The ruling of the Council of State Section III dated October 20, 2025, no. 8092, offers a clear and balanced interpretation of the role of artificial intelligence in the preparation of technical bids by economic operators.
The dispute arose due to the declared use of ‘ChatGPT-4/OpenAI’ by the successful bidder in preparing its bid, with reference to various sub-criteria set out in the tender specifications.
The third-ranked company argued that, due to the use of AI tools, the bid prepared by the successful bidder was unreliable, given that the technologies used would have identified performance that the company could not guarantee. Therefore, as a result, the commission would have awarded disproportionate scores.
In its ruling, the Council of State rejected the appeal of the company, considering that the score assigned to the bid was not based solely on calculations derived from AI but on a multi-factor, consistent, and informed assessment, which was therefore unquestionable unless manifestly illogical.
In particular, the commission evaluated multiple dimensions of the bid, and on at least one key criterion (the organizational model), it even awarded a higher score to those who had not planned to use AI. In this context, it was specified that those who contest the technical feasibility must do so with specific and verifiable demonstrations; assertive opinions or ‘principled’ interpretations are not enough to undermine a consistent technical evaluation.
In any case, the message to operators is clear: AI can legitimately enter the competition, but as a means of achieving measurable outcomes (such as time, quality, reliability, traceability), not as a tool for guaranteeing the quality of the bid itself.
The message to contracting authorities is no less clear: innovation must be evaluated for what it produces and how it integrates into processes, governance, and safeguards (privacy, security, human control), not for the brand or hype. In this sense, the decision puts a stop to “tech-washing”: proclaiming technology without proof of effectiveness does not hold water, but, symmetrically, it is not the judge's job to replace the commission when the investigation has been serious and the balance between factors is reasonable.

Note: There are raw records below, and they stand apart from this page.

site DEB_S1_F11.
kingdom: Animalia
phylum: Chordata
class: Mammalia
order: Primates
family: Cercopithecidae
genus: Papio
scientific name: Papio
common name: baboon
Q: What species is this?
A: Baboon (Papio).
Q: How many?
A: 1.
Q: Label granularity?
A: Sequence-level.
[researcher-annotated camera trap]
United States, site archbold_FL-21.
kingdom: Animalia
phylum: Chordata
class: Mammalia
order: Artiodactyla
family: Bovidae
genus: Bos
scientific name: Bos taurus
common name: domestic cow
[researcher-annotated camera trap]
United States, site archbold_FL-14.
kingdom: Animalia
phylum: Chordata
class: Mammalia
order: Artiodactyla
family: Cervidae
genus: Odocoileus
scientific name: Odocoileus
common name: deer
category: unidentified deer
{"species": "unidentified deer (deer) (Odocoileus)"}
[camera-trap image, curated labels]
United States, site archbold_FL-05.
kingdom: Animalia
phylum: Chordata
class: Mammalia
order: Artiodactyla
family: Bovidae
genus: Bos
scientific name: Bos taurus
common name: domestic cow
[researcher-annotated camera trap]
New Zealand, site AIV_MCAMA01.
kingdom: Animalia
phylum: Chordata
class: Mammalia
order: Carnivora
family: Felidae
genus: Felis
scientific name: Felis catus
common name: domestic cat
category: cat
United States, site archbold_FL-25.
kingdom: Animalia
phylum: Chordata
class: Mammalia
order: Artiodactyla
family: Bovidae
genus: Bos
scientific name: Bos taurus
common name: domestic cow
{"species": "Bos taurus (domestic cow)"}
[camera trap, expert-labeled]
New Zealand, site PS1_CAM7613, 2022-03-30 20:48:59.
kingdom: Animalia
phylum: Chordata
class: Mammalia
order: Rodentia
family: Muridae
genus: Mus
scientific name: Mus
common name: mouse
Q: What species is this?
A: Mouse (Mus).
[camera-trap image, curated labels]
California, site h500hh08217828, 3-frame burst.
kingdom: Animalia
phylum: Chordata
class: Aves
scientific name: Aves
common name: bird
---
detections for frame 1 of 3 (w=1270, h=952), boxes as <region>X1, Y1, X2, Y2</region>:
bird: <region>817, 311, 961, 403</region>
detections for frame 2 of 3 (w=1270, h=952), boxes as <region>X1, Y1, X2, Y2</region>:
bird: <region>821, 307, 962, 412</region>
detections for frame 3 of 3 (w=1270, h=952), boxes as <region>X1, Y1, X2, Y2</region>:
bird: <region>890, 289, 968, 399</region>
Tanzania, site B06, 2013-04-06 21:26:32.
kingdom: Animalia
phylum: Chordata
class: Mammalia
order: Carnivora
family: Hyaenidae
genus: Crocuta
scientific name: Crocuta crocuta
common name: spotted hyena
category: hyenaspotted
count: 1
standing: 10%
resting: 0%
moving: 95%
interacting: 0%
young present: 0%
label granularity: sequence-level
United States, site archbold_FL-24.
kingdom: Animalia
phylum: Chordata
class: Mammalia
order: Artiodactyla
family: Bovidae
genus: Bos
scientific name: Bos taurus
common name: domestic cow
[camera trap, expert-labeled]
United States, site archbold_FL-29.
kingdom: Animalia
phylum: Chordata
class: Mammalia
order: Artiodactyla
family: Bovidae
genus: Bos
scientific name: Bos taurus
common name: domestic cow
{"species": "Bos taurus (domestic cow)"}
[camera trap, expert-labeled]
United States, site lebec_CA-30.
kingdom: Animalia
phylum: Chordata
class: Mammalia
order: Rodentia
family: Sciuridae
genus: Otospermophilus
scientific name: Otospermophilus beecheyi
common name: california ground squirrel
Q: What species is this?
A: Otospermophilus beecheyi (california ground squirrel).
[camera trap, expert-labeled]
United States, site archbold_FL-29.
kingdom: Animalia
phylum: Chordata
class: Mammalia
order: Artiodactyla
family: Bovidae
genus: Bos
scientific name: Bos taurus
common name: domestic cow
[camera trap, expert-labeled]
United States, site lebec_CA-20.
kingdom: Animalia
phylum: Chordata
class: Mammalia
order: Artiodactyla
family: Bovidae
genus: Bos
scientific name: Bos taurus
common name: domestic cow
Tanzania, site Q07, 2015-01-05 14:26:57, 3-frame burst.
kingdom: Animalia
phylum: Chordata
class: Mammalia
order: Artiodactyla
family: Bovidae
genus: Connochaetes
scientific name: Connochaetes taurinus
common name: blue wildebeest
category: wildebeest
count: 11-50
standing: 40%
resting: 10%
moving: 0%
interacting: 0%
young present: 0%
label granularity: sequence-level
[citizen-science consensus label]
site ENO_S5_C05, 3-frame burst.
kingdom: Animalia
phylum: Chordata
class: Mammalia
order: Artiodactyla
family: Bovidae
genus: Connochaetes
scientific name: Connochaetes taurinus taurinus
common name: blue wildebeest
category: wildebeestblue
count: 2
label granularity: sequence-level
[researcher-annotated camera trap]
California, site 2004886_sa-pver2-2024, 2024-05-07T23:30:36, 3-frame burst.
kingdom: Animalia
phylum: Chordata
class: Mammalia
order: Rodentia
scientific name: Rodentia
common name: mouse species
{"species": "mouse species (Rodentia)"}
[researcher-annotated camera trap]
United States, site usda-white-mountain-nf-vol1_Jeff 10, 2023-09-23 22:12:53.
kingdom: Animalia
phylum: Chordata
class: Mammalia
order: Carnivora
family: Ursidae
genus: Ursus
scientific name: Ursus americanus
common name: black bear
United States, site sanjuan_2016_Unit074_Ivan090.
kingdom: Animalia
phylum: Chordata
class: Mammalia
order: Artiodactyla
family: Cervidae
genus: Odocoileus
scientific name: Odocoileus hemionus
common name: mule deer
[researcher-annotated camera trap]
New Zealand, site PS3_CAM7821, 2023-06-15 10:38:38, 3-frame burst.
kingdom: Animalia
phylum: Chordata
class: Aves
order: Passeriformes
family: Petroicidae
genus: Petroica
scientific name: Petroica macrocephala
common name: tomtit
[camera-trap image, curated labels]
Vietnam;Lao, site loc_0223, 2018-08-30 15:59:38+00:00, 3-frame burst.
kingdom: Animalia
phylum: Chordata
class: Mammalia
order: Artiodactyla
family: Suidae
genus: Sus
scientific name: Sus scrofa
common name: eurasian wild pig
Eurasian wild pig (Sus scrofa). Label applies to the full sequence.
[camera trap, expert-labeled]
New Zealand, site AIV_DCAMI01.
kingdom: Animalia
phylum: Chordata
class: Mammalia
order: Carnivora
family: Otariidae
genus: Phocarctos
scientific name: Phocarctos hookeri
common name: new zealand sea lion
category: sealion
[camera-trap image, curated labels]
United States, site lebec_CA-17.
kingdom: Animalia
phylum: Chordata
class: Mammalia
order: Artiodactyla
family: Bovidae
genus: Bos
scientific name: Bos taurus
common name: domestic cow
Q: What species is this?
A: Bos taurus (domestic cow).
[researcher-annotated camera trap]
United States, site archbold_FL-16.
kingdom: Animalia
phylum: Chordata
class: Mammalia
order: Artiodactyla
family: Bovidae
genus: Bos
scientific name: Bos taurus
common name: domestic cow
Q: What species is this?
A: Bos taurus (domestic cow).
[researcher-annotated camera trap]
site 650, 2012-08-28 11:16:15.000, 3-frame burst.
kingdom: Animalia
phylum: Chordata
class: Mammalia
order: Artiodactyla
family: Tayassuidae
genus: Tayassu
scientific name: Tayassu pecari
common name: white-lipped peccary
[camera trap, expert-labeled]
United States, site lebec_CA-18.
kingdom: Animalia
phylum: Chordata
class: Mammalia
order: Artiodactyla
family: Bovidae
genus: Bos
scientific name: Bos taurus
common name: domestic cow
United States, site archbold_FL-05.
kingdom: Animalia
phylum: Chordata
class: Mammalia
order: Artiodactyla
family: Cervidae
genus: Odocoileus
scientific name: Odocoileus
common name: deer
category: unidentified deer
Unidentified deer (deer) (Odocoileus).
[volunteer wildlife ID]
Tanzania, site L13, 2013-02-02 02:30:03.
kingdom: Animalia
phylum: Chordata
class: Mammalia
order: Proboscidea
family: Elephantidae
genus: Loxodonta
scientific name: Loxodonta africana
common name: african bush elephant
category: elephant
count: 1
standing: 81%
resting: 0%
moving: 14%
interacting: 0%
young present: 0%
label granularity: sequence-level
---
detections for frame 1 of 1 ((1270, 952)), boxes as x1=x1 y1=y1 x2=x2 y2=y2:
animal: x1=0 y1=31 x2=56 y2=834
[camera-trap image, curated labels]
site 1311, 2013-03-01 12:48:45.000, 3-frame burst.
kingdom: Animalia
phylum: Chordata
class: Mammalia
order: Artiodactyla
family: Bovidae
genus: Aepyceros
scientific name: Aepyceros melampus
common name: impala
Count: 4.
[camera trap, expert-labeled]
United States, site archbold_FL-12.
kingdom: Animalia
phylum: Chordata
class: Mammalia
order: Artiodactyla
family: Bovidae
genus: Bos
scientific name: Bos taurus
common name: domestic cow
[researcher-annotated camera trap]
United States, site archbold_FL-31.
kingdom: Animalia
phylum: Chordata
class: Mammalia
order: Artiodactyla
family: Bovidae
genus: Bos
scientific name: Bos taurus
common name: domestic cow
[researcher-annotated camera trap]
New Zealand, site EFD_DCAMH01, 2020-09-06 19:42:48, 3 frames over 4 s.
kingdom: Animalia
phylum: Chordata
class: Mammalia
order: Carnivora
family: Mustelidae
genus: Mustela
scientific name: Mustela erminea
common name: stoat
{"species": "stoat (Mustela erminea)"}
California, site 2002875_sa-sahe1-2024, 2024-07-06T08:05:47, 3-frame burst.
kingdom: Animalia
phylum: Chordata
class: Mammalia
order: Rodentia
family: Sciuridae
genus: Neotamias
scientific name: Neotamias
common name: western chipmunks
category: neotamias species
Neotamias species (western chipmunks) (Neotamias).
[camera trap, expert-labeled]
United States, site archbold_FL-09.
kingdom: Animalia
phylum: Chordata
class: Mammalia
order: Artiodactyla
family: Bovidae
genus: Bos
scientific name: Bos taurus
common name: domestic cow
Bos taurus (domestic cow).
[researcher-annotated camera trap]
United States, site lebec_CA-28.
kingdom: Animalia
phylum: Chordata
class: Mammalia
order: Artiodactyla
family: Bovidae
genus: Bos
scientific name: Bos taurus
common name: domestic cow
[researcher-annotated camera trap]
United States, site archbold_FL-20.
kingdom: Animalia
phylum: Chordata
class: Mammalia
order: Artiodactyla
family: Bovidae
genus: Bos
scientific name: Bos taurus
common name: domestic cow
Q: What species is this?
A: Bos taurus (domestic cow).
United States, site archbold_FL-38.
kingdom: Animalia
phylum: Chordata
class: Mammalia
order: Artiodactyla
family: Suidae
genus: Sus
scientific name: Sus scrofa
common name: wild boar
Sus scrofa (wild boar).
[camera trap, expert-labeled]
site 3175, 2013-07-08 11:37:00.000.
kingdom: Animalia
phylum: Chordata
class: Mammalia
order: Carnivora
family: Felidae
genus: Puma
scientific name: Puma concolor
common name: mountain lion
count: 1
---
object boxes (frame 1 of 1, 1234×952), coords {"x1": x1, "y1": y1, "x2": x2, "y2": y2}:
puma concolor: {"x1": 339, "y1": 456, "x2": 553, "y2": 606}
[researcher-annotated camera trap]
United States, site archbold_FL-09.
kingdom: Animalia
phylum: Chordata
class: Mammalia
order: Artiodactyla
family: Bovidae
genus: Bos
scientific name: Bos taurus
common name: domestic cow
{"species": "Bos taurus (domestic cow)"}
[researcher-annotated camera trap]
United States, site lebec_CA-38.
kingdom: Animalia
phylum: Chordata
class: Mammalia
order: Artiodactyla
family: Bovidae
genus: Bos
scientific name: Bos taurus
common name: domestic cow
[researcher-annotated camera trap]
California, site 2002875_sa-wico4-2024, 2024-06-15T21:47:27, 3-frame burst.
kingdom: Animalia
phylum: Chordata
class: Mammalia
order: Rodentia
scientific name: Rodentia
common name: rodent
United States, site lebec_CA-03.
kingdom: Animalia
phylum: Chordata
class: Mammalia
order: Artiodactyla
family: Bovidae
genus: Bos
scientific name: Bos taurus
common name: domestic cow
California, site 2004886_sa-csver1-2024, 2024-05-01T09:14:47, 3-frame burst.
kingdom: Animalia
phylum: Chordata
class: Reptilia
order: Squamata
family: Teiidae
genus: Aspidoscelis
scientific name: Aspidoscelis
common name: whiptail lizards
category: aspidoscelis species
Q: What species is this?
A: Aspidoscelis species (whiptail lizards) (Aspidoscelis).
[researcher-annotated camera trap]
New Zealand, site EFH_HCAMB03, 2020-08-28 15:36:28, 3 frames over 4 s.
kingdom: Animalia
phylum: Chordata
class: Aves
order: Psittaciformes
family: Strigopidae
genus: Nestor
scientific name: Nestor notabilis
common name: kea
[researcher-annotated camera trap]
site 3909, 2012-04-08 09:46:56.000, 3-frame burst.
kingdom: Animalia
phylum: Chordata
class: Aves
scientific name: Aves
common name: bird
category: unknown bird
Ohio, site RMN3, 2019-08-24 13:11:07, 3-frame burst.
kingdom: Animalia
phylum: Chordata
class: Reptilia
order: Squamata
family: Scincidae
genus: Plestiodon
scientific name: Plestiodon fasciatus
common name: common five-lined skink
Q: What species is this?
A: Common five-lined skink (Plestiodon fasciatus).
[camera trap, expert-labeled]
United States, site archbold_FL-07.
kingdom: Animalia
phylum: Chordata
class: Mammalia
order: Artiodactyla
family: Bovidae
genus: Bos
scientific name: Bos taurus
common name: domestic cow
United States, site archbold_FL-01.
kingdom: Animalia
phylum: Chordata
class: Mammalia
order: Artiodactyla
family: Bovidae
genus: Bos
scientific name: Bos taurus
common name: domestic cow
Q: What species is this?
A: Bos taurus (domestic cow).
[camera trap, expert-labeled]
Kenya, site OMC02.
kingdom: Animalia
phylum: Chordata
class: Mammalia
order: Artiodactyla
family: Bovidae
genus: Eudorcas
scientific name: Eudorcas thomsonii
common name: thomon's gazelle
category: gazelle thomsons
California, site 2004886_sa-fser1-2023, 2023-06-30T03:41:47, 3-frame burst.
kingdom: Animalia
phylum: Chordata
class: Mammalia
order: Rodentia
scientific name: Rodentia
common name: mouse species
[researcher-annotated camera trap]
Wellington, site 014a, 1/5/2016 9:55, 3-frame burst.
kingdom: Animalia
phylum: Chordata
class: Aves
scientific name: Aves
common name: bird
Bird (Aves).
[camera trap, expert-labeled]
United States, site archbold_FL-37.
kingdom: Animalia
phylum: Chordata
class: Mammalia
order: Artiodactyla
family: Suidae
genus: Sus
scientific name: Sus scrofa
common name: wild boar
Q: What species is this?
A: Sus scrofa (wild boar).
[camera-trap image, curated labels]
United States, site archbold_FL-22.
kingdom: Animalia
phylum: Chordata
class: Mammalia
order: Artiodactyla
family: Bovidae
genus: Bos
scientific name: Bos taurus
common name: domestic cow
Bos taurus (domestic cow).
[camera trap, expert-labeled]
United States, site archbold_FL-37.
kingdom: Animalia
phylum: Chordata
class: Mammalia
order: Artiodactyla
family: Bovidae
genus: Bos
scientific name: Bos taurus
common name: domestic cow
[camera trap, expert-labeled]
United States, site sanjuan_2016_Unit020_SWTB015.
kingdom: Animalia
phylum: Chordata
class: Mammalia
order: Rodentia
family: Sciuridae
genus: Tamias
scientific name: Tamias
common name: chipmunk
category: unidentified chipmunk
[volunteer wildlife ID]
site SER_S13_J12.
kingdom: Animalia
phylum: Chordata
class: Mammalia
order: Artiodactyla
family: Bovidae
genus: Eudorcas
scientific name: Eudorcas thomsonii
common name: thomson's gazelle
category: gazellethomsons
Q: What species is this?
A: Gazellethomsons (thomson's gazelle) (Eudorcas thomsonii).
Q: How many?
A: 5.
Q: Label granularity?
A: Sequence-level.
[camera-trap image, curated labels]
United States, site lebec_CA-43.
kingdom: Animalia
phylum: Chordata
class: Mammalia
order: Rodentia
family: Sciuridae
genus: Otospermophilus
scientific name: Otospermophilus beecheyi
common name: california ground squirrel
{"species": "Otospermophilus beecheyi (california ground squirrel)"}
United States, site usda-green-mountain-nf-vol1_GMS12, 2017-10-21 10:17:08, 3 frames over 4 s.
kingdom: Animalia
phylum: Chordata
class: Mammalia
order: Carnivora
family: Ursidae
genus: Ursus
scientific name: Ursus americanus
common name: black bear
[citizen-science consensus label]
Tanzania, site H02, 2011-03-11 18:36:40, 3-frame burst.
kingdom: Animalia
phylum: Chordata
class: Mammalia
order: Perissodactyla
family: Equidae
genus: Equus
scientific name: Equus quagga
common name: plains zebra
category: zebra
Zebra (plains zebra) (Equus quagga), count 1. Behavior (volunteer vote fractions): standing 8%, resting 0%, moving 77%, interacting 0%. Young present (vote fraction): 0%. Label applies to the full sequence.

One could argue that the opposite risk—underestimating the efficiency potential of AI—remains. This is true: in some highly organizational services (such as hospital cleaning), algorithms supporting scheduling, quality control, or reporting can have a real impact on costs and standards. The ruling does not close the door on this prospect; rather, it calls for it to be based on evidence: use cases, acceptance tests, performance indicators, and integration plans with roles and responsibilities. This protects both useful innovation and a level playing field.
To transform this approach into administrative practice, here are two measures:
(i) for specifications: ask for results and evidence, not technological slogans. Define service KPIs (accuracy of controls, turnaround times, quality of reports), provide for functional testing and periodic audits, clarify the role of human control and safeguards on data and privacy.
(ii) for bids: document what AI does (benchmarks, test environments, error rates), how it integrates into the process (escalation, logging, manual fallback), and what guarantees it offers (security, compliance, operational continuity).
Ultimately, AI is fully eligible for public tenders, but under the usual conditions: proven usefulness, measurability, consistency with the public interest.